Starsi czerpią najwięcej
Autorzy analizy, którzy korzystali głównie z danych Biura Spisu Powszechnego, wzięli także pod uwagę podziały wiekowe. W grupie od 0-17 lat imigranckie dzieci otrzymują proporcjonalnie świadczenia o 45 proc. niższe niż urodzone w USA. Tu jednak jest małe „ale”. Dzieci z rodzin imigrantów urodzone na amerykańskiej ziemi liczone są w statystykach jako rdzenni obywatele. W grupie osób w wieku produkcyjnym (18-64 lata) wartość świadczeń otrzymywanych przez imigrantów jest o 38 proc. mniejsza niż osób urodzonych w Stanach znajdujących się w tej samej grupie wiekowej. Sytuacja komplikuje się nieco w najstarszej grupie wiekowej (65+). W przypadku największych programów Social Security i Medicare starsi imigranci otrzymują dużo niższe świadczenia. Jak stwierdzają autorzy, wielu imigrantów nie przebywa w USA na tyle długo, aby nabyć prawa do pełnych świadczeń emerytalnych, albo w czasie aktywności zawodowej nie może wykazać się wysokimi dochodami, które windowałyby w górę ich przyszłe emerytury.
W pozostałych, mniejszych programach imigranci otrzymują nieco więcej od osób urodzonych w USA. Tak jest np. z Supplemental Security Income (SSI), który z założenia ma m.in. wspomagać osoby powyżej 65. roku życia nieposiadające dochodów wystarczających na utrzymanie. Podobnie jest z Medicaid w tej grupie wiekowej.
Ale nawet po wyłączeniu z analiz świadczeń Social Security and Medicare imigranci nadal stanowią mniejsze obciążenie dla systemu opieki społecznej niż Amerykanie. W 2020 roku statystyczny imigrant otrzymał 2273 dol. w ramach programów pomocy przyznawanych na podstawie kryterium dochodowego. To o 310 dol., czyli 12 proc. mniej od kwoty 2583 dol. przypadającej na osoby urodzone w USA.
Według autorów analizy, imigranci, którzy teoretycznie po przybyciu mają natychmiastowy dostęp do świadczeń socjalnych, mogą obciążać podatników urodzonych w Ameryce kosztami, które mogą pochłonąć ich wkład ekonomiczny. „Jednak mniejsza konsumpcja świadczeń socjalnych przez imigrantów jest dowodem na to, że imigranci nie narzucają tak dużych kosztów – choć mogłyby i powinny być niższe. Ocena efektów fiskalnych netto imigracji – czy podatki płacone z tytułu ich pobytu w USA są większe niż konsumpcja świadczeń – wymaga bardziej skomplikowanych obliczeń i szacunków” – czytamy w raporcie.
Obalanie mitów
Autorzy rozprawiają się z tezą, że to imigranci sprawiają, że państwo staje się bardziej opiekuńcze i wydaje coraz więcej pieniędzy na programy socjalne. Z ich obliczeń wynika, że w latach 1922-1968, kiedy imigracja do USA była mocno ograniczona, realne wydatki państwa federalnego wzrosły o 1335 proc. To 75 razy więcej niż w okresie po 1968 roku, kiedy zliberalizowano przepisy imigracyjne.

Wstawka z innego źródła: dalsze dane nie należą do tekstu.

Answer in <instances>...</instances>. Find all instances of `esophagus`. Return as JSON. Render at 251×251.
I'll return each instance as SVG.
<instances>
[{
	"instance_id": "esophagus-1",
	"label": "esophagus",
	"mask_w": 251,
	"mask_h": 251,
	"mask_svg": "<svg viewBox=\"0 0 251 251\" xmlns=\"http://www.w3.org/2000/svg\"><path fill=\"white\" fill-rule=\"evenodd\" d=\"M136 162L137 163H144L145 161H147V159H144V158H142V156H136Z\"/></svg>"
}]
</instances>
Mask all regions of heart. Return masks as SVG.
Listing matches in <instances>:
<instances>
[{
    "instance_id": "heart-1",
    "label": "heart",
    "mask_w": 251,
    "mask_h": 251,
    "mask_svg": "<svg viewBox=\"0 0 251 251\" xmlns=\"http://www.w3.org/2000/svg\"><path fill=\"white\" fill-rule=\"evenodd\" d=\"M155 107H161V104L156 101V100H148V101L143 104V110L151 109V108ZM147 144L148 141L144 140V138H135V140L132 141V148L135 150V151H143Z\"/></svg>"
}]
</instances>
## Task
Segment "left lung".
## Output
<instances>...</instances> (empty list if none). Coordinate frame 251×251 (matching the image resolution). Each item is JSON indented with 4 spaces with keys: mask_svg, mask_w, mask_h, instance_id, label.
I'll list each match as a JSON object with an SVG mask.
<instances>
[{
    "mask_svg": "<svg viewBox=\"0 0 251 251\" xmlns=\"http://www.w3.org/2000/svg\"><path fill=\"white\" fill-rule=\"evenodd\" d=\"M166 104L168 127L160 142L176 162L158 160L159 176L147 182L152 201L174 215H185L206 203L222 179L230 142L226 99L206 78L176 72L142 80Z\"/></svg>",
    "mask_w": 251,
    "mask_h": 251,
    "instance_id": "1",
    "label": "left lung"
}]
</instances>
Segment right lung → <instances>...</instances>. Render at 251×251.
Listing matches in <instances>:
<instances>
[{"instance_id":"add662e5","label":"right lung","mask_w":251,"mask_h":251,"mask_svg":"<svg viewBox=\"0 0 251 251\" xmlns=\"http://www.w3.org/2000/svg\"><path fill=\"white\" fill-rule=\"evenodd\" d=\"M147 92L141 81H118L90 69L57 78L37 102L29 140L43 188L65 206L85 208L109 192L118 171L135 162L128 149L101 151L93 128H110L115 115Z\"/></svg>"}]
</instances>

„Rdzenni Amerykanie konsumują średnio na mieszkańca więcej świadczeń socjalnych niż imigranci i ten trend utrzymuje się od kilku lat – czytamy w konkluzji raportu Cato Institute. Różnice w dolarach są najbardziej widoczne w przypadku dwóch największych programów uprawnień, Medicare i Social Security. Największa różnica procentowa w korzystaniu z programów socjalnych per capita występuje między dziećmi imigrantów a dziećmi urodzonymi w Ameryce. Chociaż starsi imigranci korzystają w większym stopniu z Medicaid na mieszkańca niż starsi rodowici Amerykanie i chociaż imigranci czasami korzystają z mniejszych programów opieki społecznej w pewnych grupach wiekowych, to są to wyjątki”. I w ten sposób przeciwnicy państwa opiekuńczego rozprawiają się z jednym z najbardziej rozpowszechnionych mitów o zachłanności imigrantów.